= Tareas =
**a)** Enumera todas las sentencias constitucionales que cita el texto sobre la valoración de la prueba, identificándolas por su número.
**b)** Según el texto sobre la valoración de la prueba, ¿a quién corresponde de manera exclusiva esa labor?
**c)** Prosigue el texto sobre la valoración de la prueba a partir de su última oración.

= Texto =

----

En relación a ello, el anterior Tribunal Constitucional, estableció que dicha labor le corresponde de manera exclusiva a la jurisdicción ordinaria, es decir a los jueces, tribunales y autoridades administrativas a tiempo de emitir sus fallos; sin embargo, de manera excepcional, definió el alcance de la jurisdicción constitucional para su intromisión, señalando en la SC 0560/2007-R de 3 de julio que: ‘…la valoración de las pruebas, constituye una atribución privativa de los jueces y tribunales ordinarios, y que a través del recurso de hábeas corpus (ahora acción de libertad) no es posible revisar el análisis y los motivos que llevaron a los tribunales ordinarios a otorgar a los medios de prueba determinado valor; dado que ello implicaría revisar la valoración de la prueba realizada en la jurisdicción ordinaria, atribución que, conforme lo sintetizó la SC 0965/2006-R de 2 de octubre, está permitida solamente ‘…cuando en dicha valoración: a) exista apartamiento de los marcos legales de razonabilidad y equidad previsibles para decidir (SC 0873/2004-R y 0106/2005-R, entre otras), o b) cuando se haya omitido arbitrariamente valorar la prueba y su lógica consecuencia sea la lesión de derechos fundamentales y garantías constitucionales (SC 0129/2004-R, de 28 de enero). “’En el mismo sentido, las SSCC 0884/2007-R y 0262/2010-R.

----

= Registros de datos =
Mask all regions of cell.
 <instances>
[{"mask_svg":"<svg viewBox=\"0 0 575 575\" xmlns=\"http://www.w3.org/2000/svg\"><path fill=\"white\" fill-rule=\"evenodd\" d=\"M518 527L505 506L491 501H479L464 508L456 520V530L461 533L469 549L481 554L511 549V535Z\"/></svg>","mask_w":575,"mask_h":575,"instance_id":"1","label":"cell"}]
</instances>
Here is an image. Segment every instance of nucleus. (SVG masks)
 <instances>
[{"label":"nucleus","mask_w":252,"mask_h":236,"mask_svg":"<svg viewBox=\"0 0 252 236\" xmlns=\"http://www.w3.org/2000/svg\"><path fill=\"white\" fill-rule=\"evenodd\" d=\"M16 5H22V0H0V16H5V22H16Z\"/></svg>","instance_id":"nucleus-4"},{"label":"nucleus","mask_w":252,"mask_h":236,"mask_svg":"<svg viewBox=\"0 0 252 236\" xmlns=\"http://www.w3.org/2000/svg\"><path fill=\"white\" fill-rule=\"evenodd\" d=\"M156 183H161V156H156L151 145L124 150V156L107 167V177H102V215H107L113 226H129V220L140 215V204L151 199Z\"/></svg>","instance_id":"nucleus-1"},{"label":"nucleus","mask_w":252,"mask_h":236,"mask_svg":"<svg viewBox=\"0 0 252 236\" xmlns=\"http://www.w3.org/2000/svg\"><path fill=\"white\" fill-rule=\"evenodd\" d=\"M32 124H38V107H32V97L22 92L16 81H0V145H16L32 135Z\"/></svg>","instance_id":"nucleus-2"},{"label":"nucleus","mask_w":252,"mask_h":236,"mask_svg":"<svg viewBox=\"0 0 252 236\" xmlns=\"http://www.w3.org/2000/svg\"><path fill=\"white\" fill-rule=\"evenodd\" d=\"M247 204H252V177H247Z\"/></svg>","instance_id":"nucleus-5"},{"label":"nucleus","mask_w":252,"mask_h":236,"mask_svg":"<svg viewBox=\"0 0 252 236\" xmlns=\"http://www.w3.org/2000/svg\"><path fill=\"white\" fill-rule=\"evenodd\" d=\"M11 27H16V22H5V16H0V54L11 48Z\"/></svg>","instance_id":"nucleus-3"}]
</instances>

----

= Respuestas =
**a)**
- 0560/2007-R
- 0965/2006-R
- 0873/2004-R
- 0106/2005-R
- 0129/2004-R
- 0884/2007-R
- 0262/2010-R

**b)** A la jurisdicción ordinaria, es decir, a los jueces, tribunales y autoridades administrativas al emitir sus fallos.

**c)**
Competencia que se traduce, conforme la SC 0129/2004-R de 28 de enero, de la siguiente manera: ‘…es necesario dejar claro, que en lo relativo a prueba, la competencia sólo se reduce a establecer si fue o no valorada, pero no a imponer mediante este recurso cómo debe ser compulsada y menos a examinarla, lo que significa, que sólo se deberá disponer en casos de omisión de compulsa que se la analice siempre que curse en el expediente y que hubiera sido oportunamente presentada...’.

No obstante las excepciones anotadas en la SC 0560/2007-R glosada precedentemente, cabe añadir que en la SC 0115/2007-R de 7 de marzo, se consideró otra excepción a las subreglas jurisprudenciales, señalando que: ‘además de la omisión en la consideración de la prueba, (…) es causal de excepción de la subregla de no valoración de la prueba, otra excepción se da cuando la autoridad judicial basa su decisión en una prueba inexistente o que refleja un hecho diferente al utilizado como argumento’.